> [Provided text]
[start]
“Google is not a conventional company. We do not intend to become one.”
So says Larry Page, and for the most part Google has lived up to that idea to greater or lesser degrees of success. And now the universe is weighing in on Google’s new logo and its role in communicating the future direction of the company. Was it the right move?
To cut to the chase, I like it, as do most of the design-types out there that are publicizing their views. The move toward simplicity obviously makes sense, creating a stronger and more consistent experience across devices and platforms. Maintaining the primary colors and playfulness extends both visual and attitudinal aspects of the brand that we’ve come to know and expect. Some people are criticizing certain details of the typography (which is to be expected) but I for one am happy to see the last of the former awkward & fussy serif logotype.
But even amongst the typographic detractors, there is a universal agreement that the system borne out of the new identity is terrific… the ability for the brand to engage, guide, delight and surprise users as they move through a range of experiences and applications is truly “Googly”.
[end]
> [Supplied data]
[start]
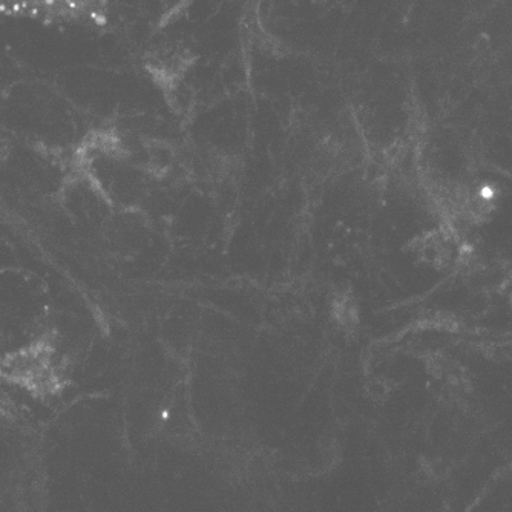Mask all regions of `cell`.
Segmentation results:
<instances>
[{
  "mask_svg": "<svg viewBox=\"0 0 512 512\" xmlns=\"http://www.w3.org/2000/svg\"><path fill=\"white\" fill-rule=\"evenodd\" d=\"M0 378L37 399L62 393L66 375L56 333H40L5 353L0 358Z\"/></svg>",
  "mask_w": 512,
  "mask_h": 512,
  "instance_id": "cell-1",
  "label": "cell"
},
{
  "mask_svg": "<svg viewBox=\"0 0 512 512\" xmlns=\"http://www.w3.org/2000/svg\"><path fill=\"white\" fill-rule=\"evenodd\" d=\"M0 10L46 23L103 27L108 22L106 0H0Z\"/></svg>",
  "mask_w": 512,
  "mask_h": 512,
  "instance_id": "cell-2",
  "label": "cell"
}]
</instances>
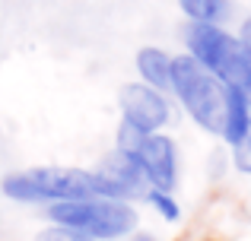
[end]
> [Short problem A] In the piece on Google's new logo, what does the writer say they are glad to see the last of?
> [Short problem B] Carry on the piece on Google's new logo from its last sentence.
The records have nothing to do with the piece on Google's new logo.

> [Task result A] The former awkward and fussy serif logotype.

> [Task result B]
But there is one aspect of this that still leaves me a little… disappointed? Perhaps too strong a word, but given the quote that I used to open this piece, I was waiting for something a little more unexpected. I first heard that Google had changed its logo by someone popping into my office and telling me. I instantly got an image in my head, and when I looked it up, the real thing was remarkably close to what I envisioned. It was almost… obvious.
The move to simplification for tech brands is certainly not new, and many major players have been flattening, simplifying, “de-serif-ing” and moving away from distinctive typography for years now when it comes to logo evolution. Think eBay, Yahoo, Facebook, Dropbox, YouTube, etc. But when you look at them together, they are starting to become a bit homogenous. So while I can’t knock what they did (for all the reasons I outlined above) I was perhaps hoping that Google, of any brand, could find a way to check all the application optimization boxes and still surprise us. Maybe next time.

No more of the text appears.